The report found that "the appropriation of the Stony Point reserve by the Government of Canada in 1942 was unprecedented in Canadian history."

The inquiry "found that the OPP, the provincial government led by Premier Mike Harris, and the federal government all bore responsibility for the events that led to George's death. Linden also called on the federal government to issue a public apology and return Camp Ipperwash – along with compensation – to the Kettle and Stoney Point First Nation." In Volume 1 of the report it was noted that, Premier Harris's "comments" and "generally the speed at which he wished to end the occupation of Ipperwash Park, created an atmosphere that unduly narrowed the scope of the government's response to the Aboriginal occupation."

The report made 100 recommendations.

==Responses and aftermath==
The Ipperwash inquiry has been called a landmark inquiry by Amnesty International Canada. According to a June 1, 2007 article in The Toronto Star, the Law Society of Upper Canada described it as "a landmark report on Aboriginal, police and government relations."

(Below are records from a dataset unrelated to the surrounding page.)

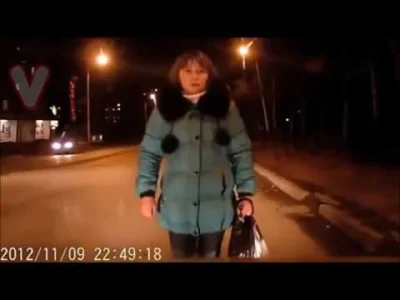 ledy - Rusko języczni lubią rzucać się pod samochody w celu wymuszenia odszkodowania,...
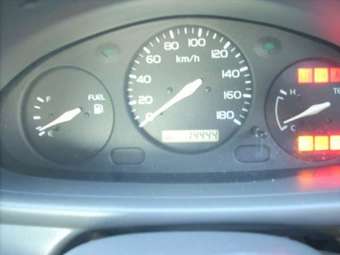 2001 Nissan March Pictures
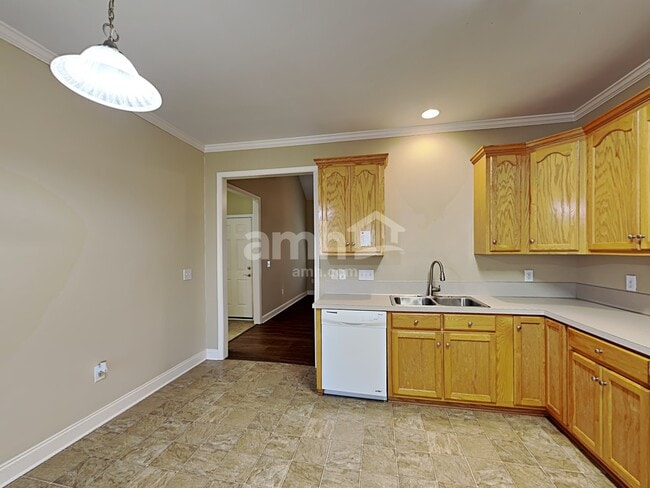 Foto del edificio - 24 Lakewood Ct NW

===Aboriginal occupation of land in Caledonia===

The Ipperwash inquiry proceedings were taking place at the same time as the Caledonia land dispute also known as the Grand River land dispute. In 2006, members of the Six Nations of the Grand River took control of a disputed parcel of land in Caledonia, Ontario, in Haldimand County known as the Haldimand Tract.
The Caledonia occupation resulted in a successful $20 million lawsuit by Caledonia residents against the Crown. The University of Western Ontario's political science professor, Andrew Sancton wrote in his 2012 article, that the case for Caledonia residents would have been weaker if the Crown had implemented Linden's "democratic policing" model. In her 2010 book entitled Helpless: Caledonia's Nightmare of Fear and Anarchy, and How the Law Failed All of Us, reporter Christie Blatchford said that Linden's democratic policing model received "virtually no public attention". She decried the vacuum of policy accountability. Blatchford said that a "more intelligent and sympathetic view of aboriginal and Canadian history [than the Ipperwash Inquiry report] would be hard to find"

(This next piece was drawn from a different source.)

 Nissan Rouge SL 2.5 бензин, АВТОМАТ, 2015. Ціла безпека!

===Five year anniversary of the Inquiry (2012)===
By 2012, Ontario Regional Chief Angus Toulouse said that, "the most meaningful recommendations remain[ed] unaddressed and combined with the fact that the province ha[d] cut funding to support joint implementation work by half compared to 2007 levels" First Nations questioned whether the Ontario government was "committed to making the changes necessary to achieve reconciliation with First Nations in Ontario."

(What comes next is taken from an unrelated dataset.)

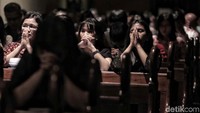 Suasana khidmat pun terasa selama ibadah Misa Natal.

===Twenty years after Dudley's death (2015)===
By January 2015, the disputed land still had not been returned to the Kettle and Stoney Point First Nation. In 2010 the Ontario government had confirmed that the land had been transferred to the "federal government, which alone has the power to designate reserve territory." On September 18, 2015 members of the Chippewas of Kettle and Stony Point First Nation voted to approve a deal with the federal government which included a "$90-million dollar financial settlement", the "return of land appropriated by the federal government in 1942 and the cleanup of Stoney Point lands."